Stravinsky
The Fairys Kiss Divertimento
Beethoven
Piano Concerto No.1 in C, Op.15
Prokofiev
Symphony No.4 in C Revised Version, Op.112
Lang Lang (piano)
London Philharmonic Orchestra
Vladimir Jurowski
Reviewed by: Nick Breckenfield
Reviewed: 9 June, 2004
Venue: Royal Festival Hall, London
This must go down as one of the most unnecessary encores of the season. Not quite as horrendous as Kissin’s extras after his Chopin First Concerto with the Bavarian State Orchestra and Zubin Mehta on 9 September 1999 at the Proms – all before the orchestra was due to play Bruckner 8 (how insensitive and arrogant can anyone get?) – but still hopelessly unnecessary.
Lang Lang is still in his early 20s, but one wishes he had Pollini’s strength of personality to take himself away from his high-profile concert-giving to contemplate the meaning of music. Pollini did exactly this. I had spent the day of this LPO concert absorbed in his new DG recording of Beethoven’s Op.10 sonatas and the Pathétique. To go from such lucid playing, with a clear (if often startling) logic that heightens one’s appreciation of the composer, to the insipid interpretation of Beethoven’s First Piano Concerto offered by Lang Lang was a severe disappointment.
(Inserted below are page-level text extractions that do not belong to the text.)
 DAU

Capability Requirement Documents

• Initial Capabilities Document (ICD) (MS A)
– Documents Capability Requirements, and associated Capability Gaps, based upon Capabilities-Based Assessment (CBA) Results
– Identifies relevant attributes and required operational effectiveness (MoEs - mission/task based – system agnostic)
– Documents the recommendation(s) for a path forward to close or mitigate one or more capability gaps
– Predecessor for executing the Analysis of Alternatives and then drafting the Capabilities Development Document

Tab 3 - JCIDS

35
That’s not to say Lang Lang is not engaging to watch or that he has no rapport with his accompanists. He obviously loves playing, and in his constant movement when not playing suggests he wants to be a conductor; and it’s not that he isn’t pleasantly dextrous at the keyboard – but it all seems to be without any purpose. I was left dispirited and thoroughly bored. For the most part a good house cheered him to the rafters, including a student group in the choir seats who were on their feet in a flash at the end (having chatted through the earlier Stravinsky – thankfully they didn’t return for the Prokofiev). It was such reaction that led to the inevitable encore, Träumerei from Schumann’s Kinderszenen, which was slowed to such a pace that its repeated upward and downward trajectories became insufferable. Lang Lang got even slower, eventually leaning back on the final chord, slowly raising his fingers off the keyboard and, open-mouthed, stared upwards.
Extraordinarily, he held the audience’s attention, but perhaps – like me – they had given up any hope of musicality.
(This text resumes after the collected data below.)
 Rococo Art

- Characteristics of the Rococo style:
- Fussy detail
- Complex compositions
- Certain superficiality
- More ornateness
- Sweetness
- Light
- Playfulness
The Russian works that opened and closed this concert were much more rewarding. Vladimir Jurowski, fresh from his period-instrument exigencies at Glyndebourne looked lean and incredibly youthful (his beard has gone and his hair is less sculpted than his photograph). He delivered the Stravinsky with genuine affection and the Prokofiev with growing power, although the start of the latter seemed ill-fitting, as if Lang Lang’s torpor had spread throughout the orchestra during the interval.
Stravinsky’s homage to Tchaikovsky – so effortlessly full of wonderful tunes – was matched by Prokofiev’s own ‘borrowings’ from his Prodigal Son ballet in his Fourth Symphony, here heard in Prokofiev’s expanded revision (the original is Op.47). After the unsettled start (a bizarre extra half-beat quip from Jurowski’s baton causing ensemble problems), the orchestra settled, especially in the sumptuously lyrical slow movement, before revelling in the various marches that comprise the finale. The London Philharmonic ended the season on a high (and loud) note, supplanting the morbid stasis that had characterised the Beethoven.
Jurowski, as the orchestra’s principal guest conductor, returns for three concerts next season both opening and conducts two at this year’s Edinburgh International Festival. Lang Lang gives his first Royal Festival Hall recital as part of the International Piano Series on 23 January when, along with Mozart, Chopin, Rachmaninov and Liszt, will be ‘his’ Träumerei again in a complete performance of Kinderszenen. You have been warned.